DescribeIt launched with friends and family investments, but this fall the team is looking to raise $250,000 to make its part-time staff full time and to fund sales and marketing efforts for the spring. The company joined 19 other D.C. area startups, including Airside Mobile and GovTribe, at TechBuzz on Friday, and registered on AngelList to try to spur investment.
Barrientos and Yanchuleff met at their church, McLean Bible Church, and Yanchuleff was looking for a change after his small company was acquired by Rosslyn-based BAE Systems. Now, Yanchuleff is dealing with another challenge as DescribeIt prepares to go full-throttle: convincing landscapers to use it.
“Figuring out a way to coax these guys out of a non-technical shell was one of the challenges,” Yanchuleff said. “They’re not sales or marketing people, and the business side is a necessary evil for them.”

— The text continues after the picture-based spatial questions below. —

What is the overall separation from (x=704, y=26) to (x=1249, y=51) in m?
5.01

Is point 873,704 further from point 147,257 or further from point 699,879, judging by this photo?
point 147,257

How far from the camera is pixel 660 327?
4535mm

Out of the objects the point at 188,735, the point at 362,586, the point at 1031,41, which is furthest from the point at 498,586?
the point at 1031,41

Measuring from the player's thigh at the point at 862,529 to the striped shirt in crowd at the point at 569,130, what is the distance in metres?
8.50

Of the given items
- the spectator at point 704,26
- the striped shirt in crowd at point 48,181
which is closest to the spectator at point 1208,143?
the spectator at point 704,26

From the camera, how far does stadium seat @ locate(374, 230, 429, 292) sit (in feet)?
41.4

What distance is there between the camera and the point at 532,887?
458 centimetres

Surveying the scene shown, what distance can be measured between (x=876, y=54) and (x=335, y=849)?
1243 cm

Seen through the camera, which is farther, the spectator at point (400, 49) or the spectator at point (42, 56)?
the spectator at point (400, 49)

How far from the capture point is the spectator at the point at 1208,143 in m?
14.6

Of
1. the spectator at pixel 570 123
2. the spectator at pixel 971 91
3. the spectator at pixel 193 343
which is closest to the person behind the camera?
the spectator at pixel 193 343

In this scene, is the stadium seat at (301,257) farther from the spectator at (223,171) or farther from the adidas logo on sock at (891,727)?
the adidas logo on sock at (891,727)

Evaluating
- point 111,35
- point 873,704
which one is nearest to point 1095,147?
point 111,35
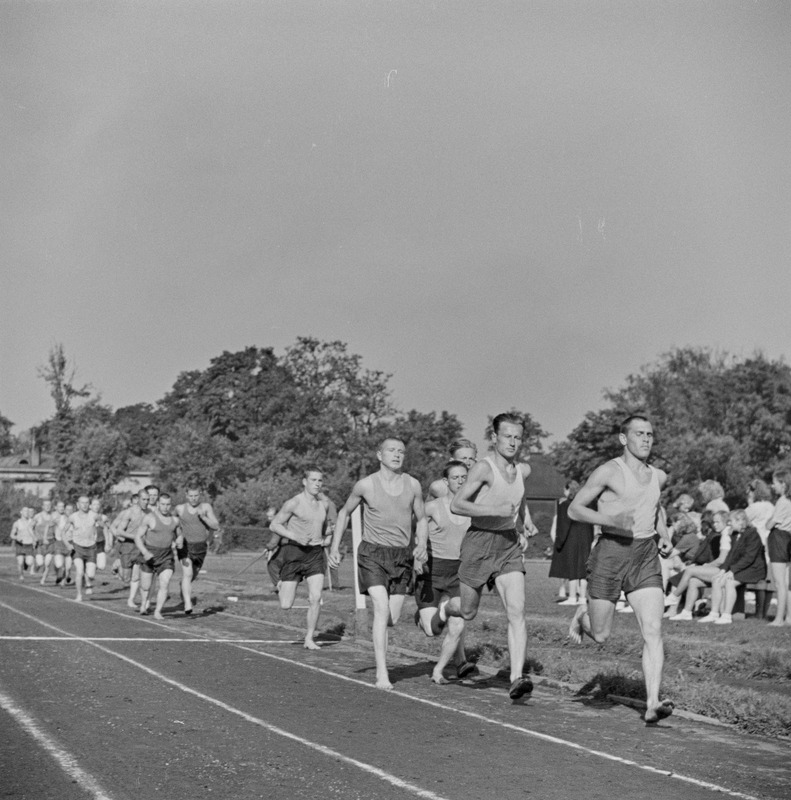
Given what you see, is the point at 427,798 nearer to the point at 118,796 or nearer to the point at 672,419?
the point at 118,796

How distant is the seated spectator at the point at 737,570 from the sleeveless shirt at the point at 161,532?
7.52 metres

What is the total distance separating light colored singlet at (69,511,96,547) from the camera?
81.6 feet

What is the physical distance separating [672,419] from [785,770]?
82061mm

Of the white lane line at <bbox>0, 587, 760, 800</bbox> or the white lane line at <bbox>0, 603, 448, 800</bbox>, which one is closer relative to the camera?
the white lane line at <bbox>0, 603, 448, 800</bbox>

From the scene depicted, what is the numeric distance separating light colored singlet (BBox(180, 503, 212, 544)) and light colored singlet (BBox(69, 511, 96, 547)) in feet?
19.3

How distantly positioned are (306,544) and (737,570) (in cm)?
636

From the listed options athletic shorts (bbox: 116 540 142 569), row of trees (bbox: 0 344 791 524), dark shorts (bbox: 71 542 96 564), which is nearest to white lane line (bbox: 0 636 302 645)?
athletic shorts (bbox: 116 540 142 569)

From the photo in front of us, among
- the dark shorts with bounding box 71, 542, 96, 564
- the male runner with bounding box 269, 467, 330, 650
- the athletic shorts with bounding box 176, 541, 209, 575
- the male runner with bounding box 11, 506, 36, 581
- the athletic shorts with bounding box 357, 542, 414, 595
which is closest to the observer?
the athletic shorts with bounding box 357, 542, 414, 595

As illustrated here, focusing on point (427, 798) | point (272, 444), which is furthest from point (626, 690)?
point (272, 444)

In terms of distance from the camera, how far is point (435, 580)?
12375 millimetres

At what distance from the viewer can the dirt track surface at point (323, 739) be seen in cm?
670

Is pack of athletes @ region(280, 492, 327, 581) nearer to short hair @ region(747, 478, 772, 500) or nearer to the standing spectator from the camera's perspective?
the standing spectator

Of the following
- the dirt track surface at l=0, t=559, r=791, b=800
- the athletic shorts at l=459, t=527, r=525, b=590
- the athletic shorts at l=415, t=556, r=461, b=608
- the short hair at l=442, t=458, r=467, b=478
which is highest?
the short hair at l=442, t=458, r=467, b=478

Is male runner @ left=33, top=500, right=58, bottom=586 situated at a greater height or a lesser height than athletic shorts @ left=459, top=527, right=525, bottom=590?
lesser
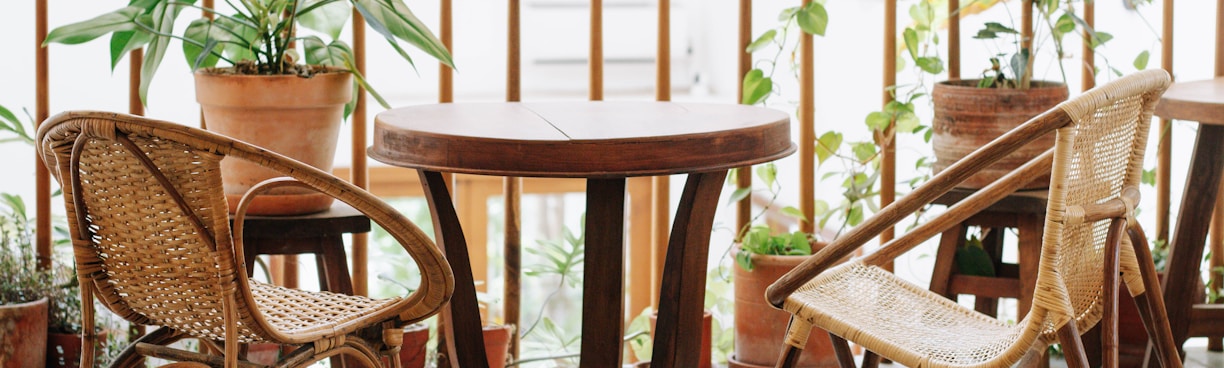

Barrientos said they are targeting newer business owners as customers, since older companies are “not going to change.”
“Ultimately, you have to outlive the last generation,” Barrientos said. “Most of the people we’re targeting are entering the industry more recently. Gen Y is very tech savvy, and a very large segment of landscapers are Gen Y-ers, and that’s who we’re targeting.”
Landscaping will be an $85 billion industry next year, Yanchuleff said, and the industry has almost entirely bounced back from the recession, when the housing collapse brought landscaping to a halt. With more people buying and selling homes, now is the perfect time to try to disrupt the industry, Barrientos and Yanchuleff said.
After the company’s launch in January, DescribeIt will soon hit the convention circuit to target large numbers of industry types. Through the spring, their goal is to have 100 paying clients who use the platform every day.
“We want 100 happy customers after the spring season,” Barrientos said. “After that, the rest is purely scaling.”